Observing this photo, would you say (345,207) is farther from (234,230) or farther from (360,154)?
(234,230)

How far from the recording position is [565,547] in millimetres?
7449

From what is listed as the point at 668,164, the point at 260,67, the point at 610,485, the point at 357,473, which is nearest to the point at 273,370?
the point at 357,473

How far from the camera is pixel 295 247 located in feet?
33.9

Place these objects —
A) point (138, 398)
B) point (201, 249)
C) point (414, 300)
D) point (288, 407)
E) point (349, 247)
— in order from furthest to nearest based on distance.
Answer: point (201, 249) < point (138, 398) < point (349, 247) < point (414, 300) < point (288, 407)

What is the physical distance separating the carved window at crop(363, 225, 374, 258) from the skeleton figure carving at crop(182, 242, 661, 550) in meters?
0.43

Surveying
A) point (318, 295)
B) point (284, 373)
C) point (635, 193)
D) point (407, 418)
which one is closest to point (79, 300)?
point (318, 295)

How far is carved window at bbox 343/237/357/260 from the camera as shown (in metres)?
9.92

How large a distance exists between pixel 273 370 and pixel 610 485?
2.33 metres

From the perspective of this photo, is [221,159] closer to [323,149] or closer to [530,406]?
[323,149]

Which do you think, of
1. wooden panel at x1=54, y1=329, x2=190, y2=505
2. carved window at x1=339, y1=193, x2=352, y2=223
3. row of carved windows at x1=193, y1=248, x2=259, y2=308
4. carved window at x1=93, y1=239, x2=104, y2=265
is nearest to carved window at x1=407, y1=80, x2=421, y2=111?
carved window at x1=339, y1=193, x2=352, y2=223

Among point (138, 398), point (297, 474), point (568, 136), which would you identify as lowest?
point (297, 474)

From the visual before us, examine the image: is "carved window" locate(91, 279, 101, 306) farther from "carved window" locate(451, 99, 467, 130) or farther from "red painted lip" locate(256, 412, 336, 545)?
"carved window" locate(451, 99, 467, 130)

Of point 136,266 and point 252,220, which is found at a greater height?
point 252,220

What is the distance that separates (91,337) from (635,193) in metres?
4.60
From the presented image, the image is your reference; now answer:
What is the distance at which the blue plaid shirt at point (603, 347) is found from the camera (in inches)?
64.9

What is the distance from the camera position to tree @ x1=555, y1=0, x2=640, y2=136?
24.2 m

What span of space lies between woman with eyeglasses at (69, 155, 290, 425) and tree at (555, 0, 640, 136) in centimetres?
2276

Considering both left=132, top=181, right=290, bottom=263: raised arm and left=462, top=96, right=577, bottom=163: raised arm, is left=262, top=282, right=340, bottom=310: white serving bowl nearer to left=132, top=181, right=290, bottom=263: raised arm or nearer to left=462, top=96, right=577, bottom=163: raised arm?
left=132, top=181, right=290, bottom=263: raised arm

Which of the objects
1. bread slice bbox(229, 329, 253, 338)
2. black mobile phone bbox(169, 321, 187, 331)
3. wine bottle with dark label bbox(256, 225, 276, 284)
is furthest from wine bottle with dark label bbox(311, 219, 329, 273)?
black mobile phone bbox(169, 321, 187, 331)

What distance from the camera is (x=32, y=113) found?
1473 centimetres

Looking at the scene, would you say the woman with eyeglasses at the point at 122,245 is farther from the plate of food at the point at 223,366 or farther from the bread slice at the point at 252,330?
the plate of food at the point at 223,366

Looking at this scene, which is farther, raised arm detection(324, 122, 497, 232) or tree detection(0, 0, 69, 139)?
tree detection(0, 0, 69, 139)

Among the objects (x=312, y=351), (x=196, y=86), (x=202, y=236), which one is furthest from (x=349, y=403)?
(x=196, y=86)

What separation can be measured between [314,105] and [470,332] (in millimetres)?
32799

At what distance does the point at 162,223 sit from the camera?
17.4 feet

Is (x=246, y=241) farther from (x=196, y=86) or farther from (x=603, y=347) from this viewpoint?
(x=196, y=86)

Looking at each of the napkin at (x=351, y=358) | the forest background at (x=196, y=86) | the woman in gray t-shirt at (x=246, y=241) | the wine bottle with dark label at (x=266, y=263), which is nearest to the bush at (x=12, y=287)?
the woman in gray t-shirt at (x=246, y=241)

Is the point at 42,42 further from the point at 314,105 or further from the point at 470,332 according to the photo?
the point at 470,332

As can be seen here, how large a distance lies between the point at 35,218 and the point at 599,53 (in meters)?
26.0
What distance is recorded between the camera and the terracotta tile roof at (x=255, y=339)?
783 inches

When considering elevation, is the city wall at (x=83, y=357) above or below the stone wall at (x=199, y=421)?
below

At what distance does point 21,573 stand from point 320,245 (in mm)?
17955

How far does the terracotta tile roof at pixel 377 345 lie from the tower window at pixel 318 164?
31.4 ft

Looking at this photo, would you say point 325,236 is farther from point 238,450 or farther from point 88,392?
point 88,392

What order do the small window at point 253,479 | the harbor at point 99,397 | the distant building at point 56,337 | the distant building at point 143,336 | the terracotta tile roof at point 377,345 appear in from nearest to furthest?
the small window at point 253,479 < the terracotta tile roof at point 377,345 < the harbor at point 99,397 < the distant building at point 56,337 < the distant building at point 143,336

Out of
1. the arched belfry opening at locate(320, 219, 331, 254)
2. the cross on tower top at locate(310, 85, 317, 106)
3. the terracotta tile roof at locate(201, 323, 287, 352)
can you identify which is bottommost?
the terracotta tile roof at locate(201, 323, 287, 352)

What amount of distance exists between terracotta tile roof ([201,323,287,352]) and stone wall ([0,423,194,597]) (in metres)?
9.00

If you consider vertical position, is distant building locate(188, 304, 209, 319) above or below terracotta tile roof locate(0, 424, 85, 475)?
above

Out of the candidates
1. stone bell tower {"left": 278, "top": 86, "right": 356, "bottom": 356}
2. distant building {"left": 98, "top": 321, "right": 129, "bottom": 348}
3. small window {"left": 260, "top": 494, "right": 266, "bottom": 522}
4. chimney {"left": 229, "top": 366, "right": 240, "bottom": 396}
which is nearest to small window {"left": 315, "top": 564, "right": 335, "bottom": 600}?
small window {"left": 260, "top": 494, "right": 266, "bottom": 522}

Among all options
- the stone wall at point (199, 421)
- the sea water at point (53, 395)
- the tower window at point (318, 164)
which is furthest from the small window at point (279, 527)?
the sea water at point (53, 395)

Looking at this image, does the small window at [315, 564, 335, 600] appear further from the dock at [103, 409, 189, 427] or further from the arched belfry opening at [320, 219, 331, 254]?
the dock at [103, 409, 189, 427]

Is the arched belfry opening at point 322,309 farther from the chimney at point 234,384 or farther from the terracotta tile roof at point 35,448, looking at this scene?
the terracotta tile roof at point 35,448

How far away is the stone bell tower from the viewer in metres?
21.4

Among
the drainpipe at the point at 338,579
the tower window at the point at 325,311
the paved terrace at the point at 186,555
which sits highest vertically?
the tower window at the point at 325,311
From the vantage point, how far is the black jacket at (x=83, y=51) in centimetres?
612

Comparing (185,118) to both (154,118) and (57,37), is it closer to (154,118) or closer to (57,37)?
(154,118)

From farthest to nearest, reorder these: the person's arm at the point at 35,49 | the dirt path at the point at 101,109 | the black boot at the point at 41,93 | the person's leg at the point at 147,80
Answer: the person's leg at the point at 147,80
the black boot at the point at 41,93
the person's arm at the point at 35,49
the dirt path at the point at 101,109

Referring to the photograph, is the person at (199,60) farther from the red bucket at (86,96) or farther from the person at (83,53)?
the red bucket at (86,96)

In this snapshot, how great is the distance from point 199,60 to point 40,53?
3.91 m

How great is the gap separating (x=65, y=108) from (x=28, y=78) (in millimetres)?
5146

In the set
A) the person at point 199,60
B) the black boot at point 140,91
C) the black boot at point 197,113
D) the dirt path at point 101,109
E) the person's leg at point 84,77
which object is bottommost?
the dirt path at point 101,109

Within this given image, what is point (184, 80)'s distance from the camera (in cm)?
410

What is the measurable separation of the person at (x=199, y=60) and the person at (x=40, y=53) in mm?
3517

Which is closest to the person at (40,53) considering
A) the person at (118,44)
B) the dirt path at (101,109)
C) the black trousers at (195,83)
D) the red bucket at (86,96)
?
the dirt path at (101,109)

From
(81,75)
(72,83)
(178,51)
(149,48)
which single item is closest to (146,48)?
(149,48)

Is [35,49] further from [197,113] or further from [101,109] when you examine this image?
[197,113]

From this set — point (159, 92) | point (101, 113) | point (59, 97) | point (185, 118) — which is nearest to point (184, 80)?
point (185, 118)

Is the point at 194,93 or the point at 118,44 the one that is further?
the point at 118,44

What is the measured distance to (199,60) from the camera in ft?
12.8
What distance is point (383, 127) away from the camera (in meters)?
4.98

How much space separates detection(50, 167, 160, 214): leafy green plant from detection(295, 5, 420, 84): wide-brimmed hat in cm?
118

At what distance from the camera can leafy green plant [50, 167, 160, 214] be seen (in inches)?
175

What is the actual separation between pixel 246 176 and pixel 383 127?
============
▶ **Exercise prompt**
Reproduce, word for word, the entries from the line containing "Within this given" through the last line of the entries, including both of those lines.

▶ **Result**
Within this given image, what is point (184, 80)'s distance from the camera (in cm)?
410

What is the measurable separation of the person at (x=199, y=60) and the person at (x=40, y=53) in mm?
3517

Which is closest to the person at (40,53) considering
A) the person at (118,44)
B) the dirt path at (101,109)
C) the black trousers at (195,83)
D) the red bucket at (86,96)
?
the dirt path at (101,109)

From
(81,75)
(72,83)
(178,51)
(149,48)
which single item is closest to (146,48)?
(149,48)

Is [35,49] further from [197,113] or further from [101,109] when you examine this image?
[197,113]

From this set — point (159, 92) | point (101, 113) | point (59, 97) | point (185, 118) — which is nearest to point (184, 80)?
point (185, 118)

Is the point at 194,93 or the point at 118,44 the one that is further?
the point at 118,44

What is the measured distance to (199,60) from the camera in ft?
12.8
What distance is point (383, 127) away from the camera (in meters)?
4.98

How much space separates detection(50, 167, 160, 214): leafy green plant from detection(295, 5, 420, 84): wide-brimmed hat in cm?
118

At what distance from the camera can leafy green plant [50, 167, 160, 214] be seen (in inches)?
175

What is the actual separation between pixel 246 176 and pixel 383 127?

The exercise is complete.